[Exercise data]
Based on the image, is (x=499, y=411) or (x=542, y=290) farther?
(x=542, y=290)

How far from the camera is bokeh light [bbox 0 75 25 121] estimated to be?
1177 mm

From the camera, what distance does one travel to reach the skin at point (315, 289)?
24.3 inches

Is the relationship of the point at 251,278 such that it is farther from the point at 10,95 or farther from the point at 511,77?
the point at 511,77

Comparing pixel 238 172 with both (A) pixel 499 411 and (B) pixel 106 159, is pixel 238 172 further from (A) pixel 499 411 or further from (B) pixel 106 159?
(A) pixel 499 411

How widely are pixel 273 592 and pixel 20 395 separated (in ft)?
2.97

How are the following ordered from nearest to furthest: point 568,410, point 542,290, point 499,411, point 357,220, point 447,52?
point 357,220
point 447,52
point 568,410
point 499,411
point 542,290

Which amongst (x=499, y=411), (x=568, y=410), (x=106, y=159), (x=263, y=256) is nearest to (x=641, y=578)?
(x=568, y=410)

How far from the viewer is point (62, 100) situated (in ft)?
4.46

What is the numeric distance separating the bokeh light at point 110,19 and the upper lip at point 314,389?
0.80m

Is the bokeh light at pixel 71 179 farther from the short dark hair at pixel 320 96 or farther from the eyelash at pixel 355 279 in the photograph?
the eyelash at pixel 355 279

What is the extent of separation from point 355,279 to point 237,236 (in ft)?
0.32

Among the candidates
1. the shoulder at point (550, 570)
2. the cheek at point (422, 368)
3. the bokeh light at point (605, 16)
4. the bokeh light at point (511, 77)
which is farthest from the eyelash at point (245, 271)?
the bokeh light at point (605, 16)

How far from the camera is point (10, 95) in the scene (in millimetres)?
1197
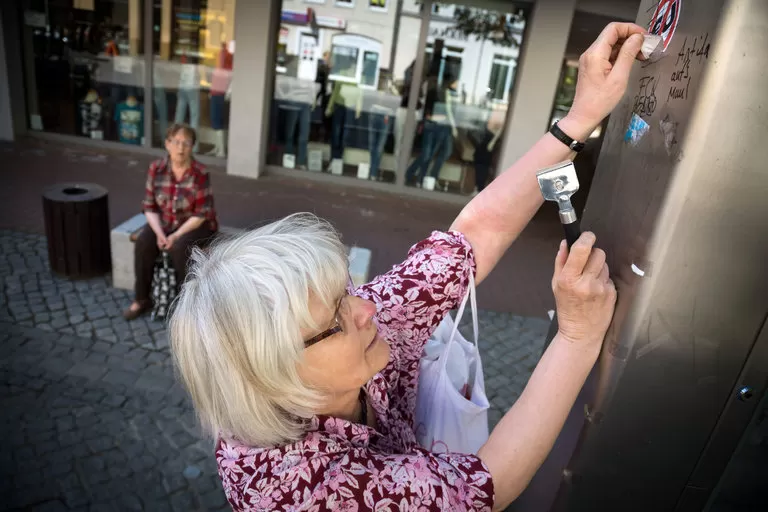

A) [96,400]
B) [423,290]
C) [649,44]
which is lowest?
[96,400]

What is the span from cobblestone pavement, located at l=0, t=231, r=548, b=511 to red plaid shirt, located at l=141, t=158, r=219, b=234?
847 millimetres

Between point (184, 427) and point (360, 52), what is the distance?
646cm

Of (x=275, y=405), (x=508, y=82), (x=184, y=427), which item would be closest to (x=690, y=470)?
(x=275, y=405)

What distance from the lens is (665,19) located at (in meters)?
1.07

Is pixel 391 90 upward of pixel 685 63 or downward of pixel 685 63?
downward

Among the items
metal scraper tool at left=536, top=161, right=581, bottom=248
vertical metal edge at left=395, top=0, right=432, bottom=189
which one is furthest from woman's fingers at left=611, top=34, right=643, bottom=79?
vertical metal edge at left=395, top=0, right=432, bottom=189

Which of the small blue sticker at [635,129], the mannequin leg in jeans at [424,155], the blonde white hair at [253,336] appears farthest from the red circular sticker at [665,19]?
the mannequin leg in jeans at [424,155]

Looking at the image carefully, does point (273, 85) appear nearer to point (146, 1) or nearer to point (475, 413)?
point (146, 1)

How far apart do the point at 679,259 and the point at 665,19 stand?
50 cm

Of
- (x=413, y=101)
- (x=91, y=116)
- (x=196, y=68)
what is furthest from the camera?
(x=91, y=116)

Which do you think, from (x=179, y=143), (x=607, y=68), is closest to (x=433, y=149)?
(x=179, y=143)

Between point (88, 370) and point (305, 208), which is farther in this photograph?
point (305, 208)

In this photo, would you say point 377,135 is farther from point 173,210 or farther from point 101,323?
point 101,323

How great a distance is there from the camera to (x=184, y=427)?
10.6 ft
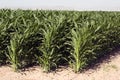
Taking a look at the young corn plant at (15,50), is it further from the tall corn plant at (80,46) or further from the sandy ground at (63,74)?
the tall corn plant at (80,46)

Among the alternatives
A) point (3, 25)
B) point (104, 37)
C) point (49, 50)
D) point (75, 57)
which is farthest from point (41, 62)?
point (104, 37)

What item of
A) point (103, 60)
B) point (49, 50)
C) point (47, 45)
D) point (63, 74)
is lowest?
point (103, 60)

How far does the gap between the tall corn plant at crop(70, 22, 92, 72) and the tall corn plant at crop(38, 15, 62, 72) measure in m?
0.38

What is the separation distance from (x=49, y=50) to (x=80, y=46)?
0.70 metres

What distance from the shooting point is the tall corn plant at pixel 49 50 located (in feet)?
21.9

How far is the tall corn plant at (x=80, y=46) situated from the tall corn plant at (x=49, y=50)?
385 millimetres

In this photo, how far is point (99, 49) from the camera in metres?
7.82

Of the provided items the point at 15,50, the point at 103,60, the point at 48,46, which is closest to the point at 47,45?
the point at 48,46

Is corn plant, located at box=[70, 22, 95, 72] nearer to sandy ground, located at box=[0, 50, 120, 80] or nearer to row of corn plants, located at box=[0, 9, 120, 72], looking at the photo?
row of corn plants, located at box=[0, 9, 120, 72]

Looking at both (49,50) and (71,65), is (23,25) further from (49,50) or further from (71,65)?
(71,65)

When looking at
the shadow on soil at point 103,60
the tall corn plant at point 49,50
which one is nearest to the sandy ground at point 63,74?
the shadow on soil at point 103,60

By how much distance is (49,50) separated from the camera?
6727 mm

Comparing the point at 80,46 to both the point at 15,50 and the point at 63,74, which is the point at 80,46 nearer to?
the point at 63,74

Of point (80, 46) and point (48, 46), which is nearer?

[Direction] Restate the entire listing word for word, excluding pictures.

[Finished task]
Based on the image, is (x=499, y=411) or (x=542, y=290) farther?
(x=542, y=290)

How far from the camera is bokeh light [bbox 0 75 25 121] estimated to be?
1177 mm

From the camera, what distance does one travel to reach the skin at point (315, 289)?
24.3 inches

Is the relationship of the point at 251,278 such that it is farther from the point at 10,95 or farther from the point at 511,77?
the point at 511,77

Comparing pixel 238 172 with both (A) pixel 499 411 and (B) pixel 106 159, is pixel 238 172 further from (A) pixel 499 411 or further from (B) pixel 106 159?
(A) pixel 499 411

How widely are pixel 273 592 and pixel 20 395 separated (in ft)?
2.97

How are the following ordered from nearest to furthest: point 568,410, point 542,290, point 499,411, point 357,220, point 447,52?
point 357,220
point 447,52
point 568,410
point 499,411
point 542,290

Which amongst (x=499, y=411), (x=568, y=410), (x=106, y=159), (x=263, y=256) is nearest to (x=641, y=578)?
(x=568, y=410)

How far from the viewer is point (62, 100) situated (in ft)?
4.46

What is the numeric distance separating the bokeh light at point 110,19 and the upper lip at point 314,389?
0.80m

Is the bokeh light at pixel 71 179 farther from the short dark hair at pixel 320 96 or farther from the eyelash at pixel 355 279 in the photograph?
the eyelash at pixel 355 279

What is the extent of separation from point 355,279 to point 237,236 (in ft)?
0.32

Among the candidates
1. the shoulder at point (550, 570)
2. the cheek at point (422, 368)
3. the bokeh light at point (605, 16)
4. the bokeh light at point (511, 77)
which is farthest from the eyelash at point (245, 271)?
the bokeh light at point (605, 16)

How far from the camera is point (10, 95) in the scene (in millimetres)?
1197

A) [96,400]
B) [423,290]
C) [649,44]
which is lowest?
[96,400]

What is the span from cobblestone pavement, located at l=0, t=231, r=548, b=511 to red plaid shirt, located at l=141, t=158, r=219, b=234?
847 millimetres

Between point (184, 427) and point (360, 52), what is the distance?
646cm

Of (x=275, y=405), (x=508, y=82), (x=184, y=427), which item would be closest to (x=690, y=470)?
(x=275, y=405)

What distance from the lens is (665,19) located at (in meters)?
1.07

Is pixel 391 90 upward of pixel 685 63 or downward of pixel 685 63?
downward

Among the items
metal scraper tool at left=536, top=161, right=581, bottom=248
vertical metal edge at left=395, top=0, right=432, bottom=189
which one is furthest from woman's fingers at left=611, top=34, right=643, bottom=79?
vertical metal edge at left=395, top=0, right=432, bottom=189

Which of the small blue sticker at [635,129], the mannequin leg in jeans at [424,155], the blonde white hair at [253,336] appears farthest from the red circular sticker at [665,19]?
the mannequin leg in jeans at [424,155]

Looking at the image carefully, does point (273, 85) appear nearer to point (146, 1) or nearer to point (475, 413)?
point (146, 1)

How far apart do the point at 679,259 and the point at 665,19 stand?
50 cm

Of
- (x=413, y=101)
- (x=91, y=116)
- (x=196, y=68)
what is furthest from the camera?
(x=91, y=116)

Which do you think, from (x=179, y=143), (x=607, y=68), is closest to (x=433, y=149)?
(x=179, y=143)

Between point (88, 370) and point (305, 208), which is farther in this photograph?
point (305, 208)

In this photo, would you say point 377,135 is farther from point 173,210 or farther from point 101,323?
point 101,323

How great a distance is there from the camera to (x=184, y=427)?
10.6 ft
Taking a look at the young corn plant at (15,50), is it further from the tall corn plant at (80,46) or further from the sandy ground at (63,74)?
the tall corn plant at (80,46)

Among the alternatives
A) point (3, 25)
B) point (104, 37)
C) point (49, 50)
D) point (75, 57)
which is farthest from point (41, 62)?
point (104, 37)

What item of
A) point (103, 60)
B) point (49, 50)
C) point (47, 45)
D) point (63, 74)
is lowest?
point (103, 60)

How far does the gap between the tall corn plant at crop(70, 22, 92, 72) and the tall corn plant at crop(38, 15, 62, 72) measure in m?
0.38

What is the separation distance from (x=49, y=50) to (x=80, y=46)?
0.70 metres

What distance from the shooting point is the tall corn plant at pixel 49 50 located (in feet)?
21.9

How far is the tall corn plant at (x=80, y=46) situated from the tall corn plant at (x=49, y=50)?
385 millimetres

In this photo, how far is point (99, 49) from the camera in metres?
7.82

Of the provided items the point at 15,50, the point at 103,60, the point at 48,46, which is closest to the point at 47,45?
the point at 48,46

Is corn plant, located at box=[70, 22, 95, 72] nearer to sandy ground, located at box=[0, 50, 120, 80] or nearer to row of corn plants, located at box=[0, 9, 120, 72], looking at the photo?
row of corn plants, located at box=[0, 9, 120, 72]

Looking at both (49,50) and (71,65), is (23,25) further from (49,50) or further from (71,65)?
(71,65)

When looking at
the shadow on soil at point 103,60
the tall corn plant at point 49,50
which one is nearest to the sandy ground at point 63,74?
the shadow on soil at point 103,60

By how much distance is (49,50) separated from the camera?
6727 mm

Comparing the point at 80,46 to both the point at 15,50 and the point at 63,74, which is the point at 80,46 nearer to?
the point at 63,74

Of point (80, 46) and point (48, 46), which is nearer?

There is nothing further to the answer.